To be done: In the items below, render the stretch from the line containing "Arrange, from closest" through the line containing "3. [337,95]" as a Markdown table with the columns Number and Entry. Give each line its own row, number the rows in order, and leave out any blank lines.

Dataset content:
+++

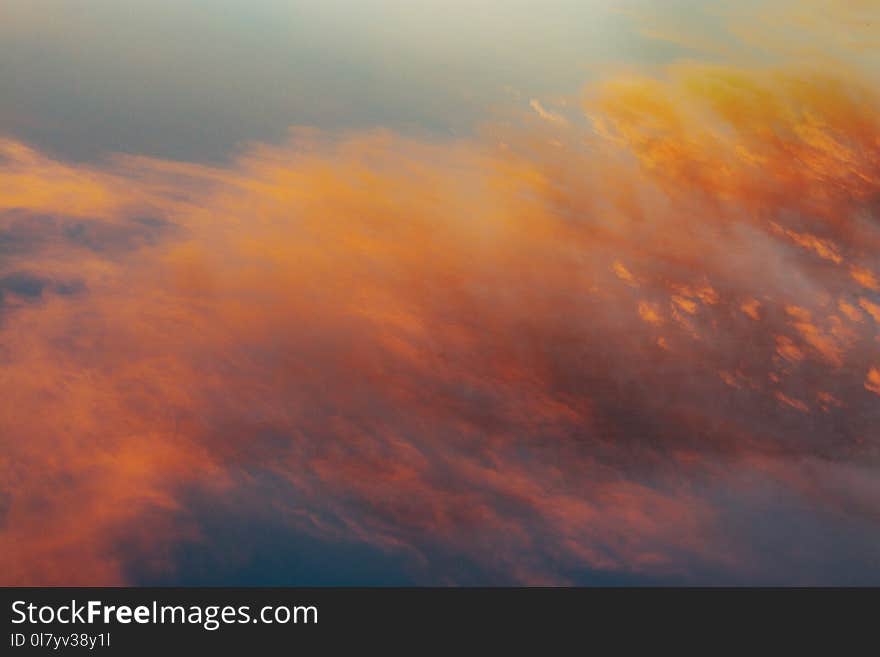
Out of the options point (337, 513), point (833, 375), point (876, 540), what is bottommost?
point (876, 540)

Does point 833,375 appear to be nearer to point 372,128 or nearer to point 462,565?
point 462,565

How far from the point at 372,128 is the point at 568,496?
207cm

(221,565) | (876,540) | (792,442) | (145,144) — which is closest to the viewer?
A: (221,565)

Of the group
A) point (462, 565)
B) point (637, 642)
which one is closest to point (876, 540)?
point (637, 642)

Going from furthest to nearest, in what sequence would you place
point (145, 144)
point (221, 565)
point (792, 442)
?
point (145, 144) < point (792, 442) < point (221, 565)

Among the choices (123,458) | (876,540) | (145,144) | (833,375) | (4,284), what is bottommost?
(876,540)

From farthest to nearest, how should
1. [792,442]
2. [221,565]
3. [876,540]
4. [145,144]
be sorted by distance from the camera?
1. [145,144]
2. [792,442]
3. [876,540]
4. [221,565]

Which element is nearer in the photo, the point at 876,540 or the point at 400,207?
the point at 876,540

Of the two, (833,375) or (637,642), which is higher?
(833,375)

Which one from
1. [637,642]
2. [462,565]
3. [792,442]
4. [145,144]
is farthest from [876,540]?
[145,144]

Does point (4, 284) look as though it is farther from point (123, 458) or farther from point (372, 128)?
point (372, 128)

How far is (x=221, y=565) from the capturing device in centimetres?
314

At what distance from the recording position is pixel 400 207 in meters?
4.18

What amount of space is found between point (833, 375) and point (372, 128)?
8.27 ft
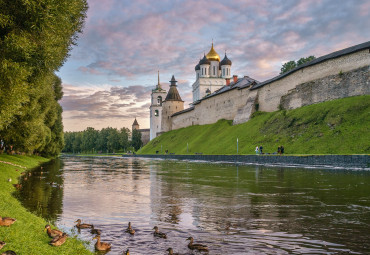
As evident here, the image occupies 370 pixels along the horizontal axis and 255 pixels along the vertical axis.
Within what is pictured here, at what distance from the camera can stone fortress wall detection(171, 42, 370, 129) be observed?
42500 mm

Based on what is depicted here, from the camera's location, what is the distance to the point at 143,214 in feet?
34.6

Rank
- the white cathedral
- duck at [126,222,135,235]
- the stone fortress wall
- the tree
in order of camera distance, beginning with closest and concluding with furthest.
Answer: duck at [126,222,135,235] → the stone fortress wall → the white cathedral → the tree

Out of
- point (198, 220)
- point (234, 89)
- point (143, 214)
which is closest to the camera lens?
point (198, 220)

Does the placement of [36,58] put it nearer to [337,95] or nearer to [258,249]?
[258,249]

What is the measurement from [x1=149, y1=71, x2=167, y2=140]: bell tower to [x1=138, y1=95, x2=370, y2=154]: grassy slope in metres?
58.3

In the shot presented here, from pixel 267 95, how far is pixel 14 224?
58.1 m

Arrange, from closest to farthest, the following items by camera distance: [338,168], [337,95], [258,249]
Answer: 1. [258,249]
2. [338,168]
3. [337,95]

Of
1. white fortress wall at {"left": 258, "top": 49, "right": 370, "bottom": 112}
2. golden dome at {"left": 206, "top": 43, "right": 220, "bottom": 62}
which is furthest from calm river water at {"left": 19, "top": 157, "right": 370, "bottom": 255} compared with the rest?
golden dome at {"left": 206, "top": 43, "right": 220, "bottom": 62}

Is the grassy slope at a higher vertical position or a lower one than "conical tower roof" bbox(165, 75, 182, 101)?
lower

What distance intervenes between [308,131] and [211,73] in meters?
90.3

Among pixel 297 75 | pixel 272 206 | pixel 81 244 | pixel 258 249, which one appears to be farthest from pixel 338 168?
pixel 297 75

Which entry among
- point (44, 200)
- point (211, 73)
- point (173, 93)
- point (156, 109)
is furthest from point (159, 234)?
point (211, 73)

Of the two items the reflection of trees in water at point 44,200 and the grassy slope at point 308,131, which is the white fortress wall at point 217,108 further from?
the reflection of trees in water at point 44,200

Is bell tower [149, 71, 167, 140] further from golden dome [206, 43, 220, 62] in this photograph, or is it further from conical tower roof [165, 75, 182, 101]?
golden dome [206, 43, 220, 62]
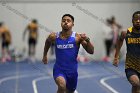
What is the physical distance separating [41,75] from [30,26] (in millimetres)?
6208

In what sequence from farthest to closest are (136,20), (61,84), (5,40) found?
(5,40) → (136,20) → (61,84)

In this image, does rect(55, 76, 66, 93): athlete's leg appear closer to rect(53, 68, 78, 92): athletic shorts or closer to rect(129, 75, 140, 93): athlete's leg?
rect(53, 68, 78, 92): athletic shorts

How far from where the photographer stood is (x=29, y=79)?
14.7 metres

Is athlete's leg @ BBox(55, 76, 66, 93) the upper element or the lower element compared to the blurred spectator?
upper

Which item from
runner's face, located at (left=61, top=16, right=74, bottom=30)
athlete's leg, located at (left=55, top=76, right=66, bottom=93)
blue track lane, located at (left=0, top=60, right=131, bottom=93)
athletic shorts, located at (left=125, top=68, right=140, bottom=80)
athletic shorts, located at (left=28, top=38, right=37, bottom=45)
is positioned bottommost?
blue track lane, located at (left=0, top=60, right=131, bottom=93)

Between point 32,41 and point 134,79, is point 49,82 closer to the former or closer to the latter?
point 134,79

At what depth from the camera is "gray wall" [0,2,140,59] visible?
2341 centimetres

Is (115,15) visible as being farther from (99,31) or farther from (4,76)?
(4,76)

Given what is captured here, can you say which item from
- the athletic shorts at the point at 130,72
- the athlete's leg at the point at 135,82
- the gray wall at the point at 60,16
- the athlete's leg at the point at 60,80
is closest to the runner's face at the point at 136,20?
the athletic shorts at the point at 130,72

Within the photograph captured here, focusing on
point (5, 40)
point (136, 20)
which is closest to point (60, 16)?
point (5, 40)

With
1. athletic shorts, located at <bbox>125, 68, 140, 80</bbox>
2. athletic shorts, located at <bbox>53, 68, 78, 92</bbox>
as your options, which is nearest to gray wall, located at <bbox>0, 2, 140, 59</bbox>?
athletic shorts, located at <bbox>125, 68, 140, 80</bbox>

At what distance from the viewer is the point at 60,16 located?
23.5 metres

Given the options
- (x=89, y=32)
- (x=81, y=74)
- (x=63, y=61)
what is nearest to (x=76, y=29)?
(x=89, y=32)

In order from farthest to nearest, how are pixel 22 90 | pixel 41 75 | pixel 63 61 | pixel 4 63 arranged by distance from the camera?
pixel 4 63, pixel 41 75, pixel 22 90, pixel 63 61
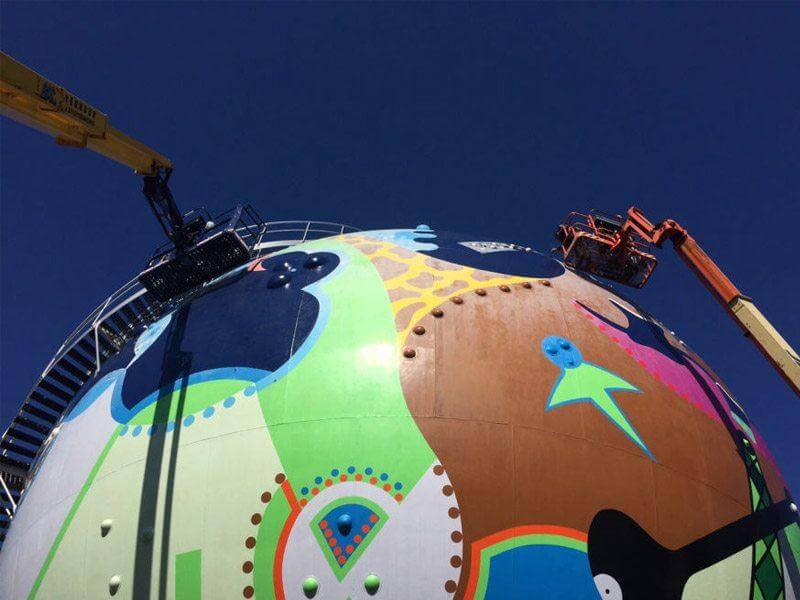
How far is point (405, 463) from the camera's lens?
7027mm

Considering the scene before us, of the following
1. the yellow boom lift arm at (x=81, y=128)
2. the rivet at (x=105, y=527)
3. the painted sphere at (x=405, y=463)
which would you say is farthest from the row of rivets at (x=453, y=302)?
the yellow boom lift arm at (x=81, y=128)

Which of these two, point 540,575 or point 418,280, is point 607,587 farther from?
point 418,280

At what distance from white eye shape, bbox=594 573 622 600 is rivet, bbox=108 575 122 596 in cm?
550

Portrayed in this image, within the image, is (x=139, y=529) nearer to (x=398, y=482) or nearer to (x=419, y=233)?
(x=398, y=482)

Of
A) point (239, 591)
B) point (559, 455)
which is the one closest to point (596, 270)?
point (559, 455)

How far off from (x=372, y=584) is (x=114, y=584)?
10.3 feet

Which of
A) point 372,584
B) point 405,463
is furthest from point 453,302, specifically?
point 372,584

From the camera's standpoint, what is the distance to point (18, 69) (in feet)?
37.6

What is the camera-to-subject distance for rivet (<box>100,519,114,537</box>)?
294 inches

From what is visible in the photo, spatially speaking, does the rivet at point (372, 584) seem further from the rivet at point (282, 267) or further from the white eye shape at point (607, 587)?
the rivet at point (282, 267)

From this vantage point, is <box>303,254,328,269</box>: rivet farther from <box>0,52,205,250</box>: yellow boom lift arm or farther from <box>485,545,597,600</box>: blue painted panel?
<box>485,545,597,600</box>: blue painted panel

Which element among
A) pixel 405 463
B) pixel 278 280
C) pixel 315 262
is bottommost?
pixel 405 463

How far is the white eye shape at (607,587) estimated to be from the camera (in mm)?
6676

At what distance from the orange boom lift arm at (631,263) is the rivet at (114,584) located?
1038 centimetres
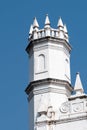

+++

Answer for the task:
| Number | Entry |
|---|---|
| 1 | Arrange, from closest to farthest, the following items by camera distance: [338,168], [337,95], [258,249] |
| 2 | Answer: 1. [258,249] |
| 3 | 2. [338,168] |
| 4 | 3. [337,95] |